Turkey angered by Germany spying report, summons envoy

Turkey angered by Germany spying report, summons envoy
Mon Aug 18, 2014 20:00:17

The German government faced an angry reaction from Turkey and accusations of hypocrisy from its own opposition on Monday after media reports that its intelligence agency spied on its NATO ally.

The reports also said the agency had listened to the phone calls of two U.S. secretaries of state - the kind of activity for which Chancellor Angela Merkel has criticized Washington.

Turkey summoned the German ambassador and called for a full explanation following a Spiegel magazine report that the BND foreign intelligence agency had been spying on Turkey for years and identified Ankara as a top surveillance target in an internal government document from 2009.

Turkey's foreign ministry described the weekend report as "absolutely unacceptable" if true.

"It is expected that the German authorities present an official and satisfactory explanation on the claims reported by German media and end these activities immediately if the claims are true," it said in a statement.

Berlin declined to comment about surveillance on Turkey or reports in Sueddeutsche Zeitung newspaper and two broadcasters that the BND had "accidentally" overheard phone calls by U.S. Secretary of State John Kerry and his predecessor Hillary Clinton.

Last October, after reports surfaced that the United States had been monitoring her mobile phone, Merkel said that "spying among friends is not at all acceptable".

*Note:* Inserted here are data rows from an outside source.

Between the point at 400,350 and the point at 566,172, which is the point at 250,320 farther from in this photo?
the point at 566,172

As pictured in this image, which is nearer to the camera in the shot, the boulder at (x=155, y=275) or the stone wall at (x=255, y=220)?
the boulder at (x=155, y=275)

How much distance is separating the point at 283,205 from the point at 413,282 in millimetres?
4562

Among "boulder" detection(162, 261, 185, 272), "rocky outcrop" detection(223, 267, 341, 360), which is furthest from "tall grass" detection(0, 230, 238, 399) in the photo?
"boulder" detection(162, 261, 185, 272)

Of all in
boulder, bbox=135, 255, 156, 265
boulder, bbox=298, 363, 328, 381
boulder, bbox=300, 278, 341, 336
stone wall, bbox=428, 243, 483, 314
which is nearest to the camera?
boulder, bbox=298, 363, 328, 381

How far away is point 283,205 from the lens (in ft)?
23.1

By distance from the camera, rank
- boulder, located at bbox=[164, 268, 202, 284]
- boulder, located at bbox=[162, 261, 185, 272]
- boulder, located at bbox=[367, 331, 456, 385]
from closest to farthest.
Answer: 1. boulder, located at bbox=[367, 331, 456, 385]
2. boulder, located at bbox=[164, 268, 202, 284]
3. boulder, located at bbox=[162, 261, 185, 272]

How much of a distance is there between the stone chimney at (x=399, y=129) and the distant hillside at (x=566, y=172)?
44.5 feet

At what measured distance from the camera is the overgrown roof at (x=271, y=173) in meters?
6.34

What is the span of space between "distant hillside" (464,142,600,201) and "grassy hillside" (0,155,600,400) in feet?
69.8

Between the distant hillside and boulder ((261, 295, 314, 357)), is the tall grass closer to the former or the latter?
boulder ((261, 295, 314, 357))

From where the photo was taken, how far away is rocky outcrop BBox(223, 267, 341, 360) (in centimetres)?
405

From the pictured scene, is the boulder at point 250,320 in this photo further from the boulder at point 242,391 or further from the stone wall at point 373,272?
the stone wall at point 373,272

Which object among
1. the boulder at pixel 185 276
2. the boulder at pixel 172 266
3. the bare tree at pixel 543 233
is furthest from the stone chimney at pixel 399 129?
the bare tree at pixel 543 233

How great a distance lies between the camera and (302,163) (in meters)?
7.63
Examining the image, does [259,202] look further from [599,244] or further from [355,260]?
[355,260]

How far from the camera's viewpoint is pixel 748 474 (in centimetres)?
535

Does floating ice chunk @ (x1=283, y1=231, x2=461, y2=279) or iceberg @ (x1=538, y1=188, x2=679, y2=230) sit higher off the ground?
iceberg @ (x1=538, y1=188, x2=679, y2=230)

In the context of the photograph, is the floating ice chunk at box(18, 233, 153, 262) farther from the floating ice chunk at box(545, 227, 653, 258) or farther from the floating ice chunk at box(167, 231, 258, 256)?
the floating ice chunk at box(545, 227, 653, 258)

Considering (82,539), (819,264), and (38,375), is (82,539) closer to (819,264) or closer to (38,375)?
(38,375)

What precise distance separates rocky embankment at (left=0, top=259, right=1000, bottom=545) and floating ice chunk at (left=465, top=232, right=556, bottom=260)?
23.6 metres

Revelations by former U.S. intelligence contractor Edward Snowden of surveillance by the United States' National Security Agency (NSA) have increased mistrust of Washington in Germany.

In an unusually public spat between the close Cold War allies, Berlin asked the top U.S. spy in Germany to leave the country in July after the Germans unearthed a double agent at the BND who admitting passing documents to American agents.

The German opposition now accuses the government of hypocrisy. Greens party co-leader Simone Peter said it was "incomprehensible" that Germany should be "actively spying on allied states" after the outcry about the NSA's activities.